Given text
——

AuxAir's mission profile now includes a closer relationship to those small liaison airplanes of the past: observation, reconnaissance, aerial photography, and now DHS and Maritime Domain Awareness missions. AuxAir units are commonly situated along the nation's coastlines, ports, and harbors, on top of major tributaries and larger inland lakes.
Coast Guard District AuxAir Squadron 11N
Among the most prolific AuxAir programs in the country is Squadron 11N, responsible for a considerable area of responsibility including the greater San Francisco Bay and two deep-water shipping channels connecting the port facilities of Sacramento and Stockton to the Bay Area. Of considerable concern are the complex labyrinths of the immense San Joaquin Delta region and its 1,200 miles of navigable waterways, which are dangerous most of the year.
This important region contains a vast, fragile network of earthen dikes that always cause concern about potential breach and flood during winter storms. Littoral shipping and barge traffic along the coast of northern California are squadron missions that feature 30-to-50-mile offshore Maritime Domain Awareness and large-vessel photo missions.
Squadron aircraft are separated into single-engine for the San Francisco Bay and delta (they patrol along California's shoreline); and twins for long-range and offshore missions, logistics, crew training and VIP transportation. On any patrol, squadron aircraft easily range 300 to 400 miles.
Currently the squadron boasts a complement of ten aircraft flying from five airports based between San Francisco and Sacramento, and a roster of more than 130 aviators from seven Auxiliary flotillas. Having aircraft based at five widely spaced airports allows for a rapid response throughout the area of responsibility.
Entry into the squadron begins with an air program orientation that outlines the AuxAir mission, training, and qualifications. Pilot applicants first train as observers before beginning their training and qualification. This follows national requirements, but much is focused on the district's mission and especially flying safely in the complex and busy airspace over the San Francisco Bay. Each year pilots fly standardized Coast Guard flight and search-and-rescue check rides, and each year aircraft facilities undergo inspection by the squadron's maintenance team.

——

Given information
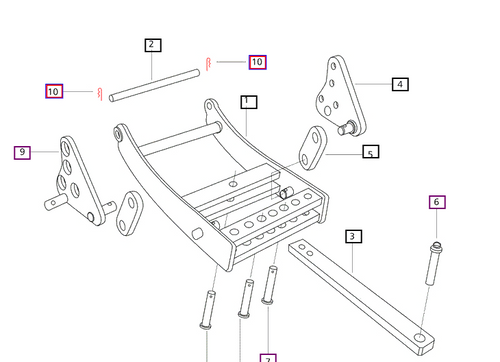 2
10
10
4
1
9
5
6
3
7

——

To do
(A) According to the AuxAir text, how many miles of navigable waterways does the San Joaquin Delta region have?
(B) For each statement, say whether it agrees with the AuxAir text, quoting the words that decide it: (i) Squadron 11N has ten aircraft based at five airports. (ii) Pilot applicants train as pilots first and as observers later. (iii) The squadron uses twin-engine aircraft for long-range and offshore missions.
The items are separate material from the AuxAir text.

Exercise solutions
(A) 1,200 miles

(B)
(i) Yes: "a complement of ten aircraft flying from five airports"
(ii) No: "Pilot applicants first train as observers before beginning their training and qualification."
(iii) Yes: "twins for long-range and offshore missions"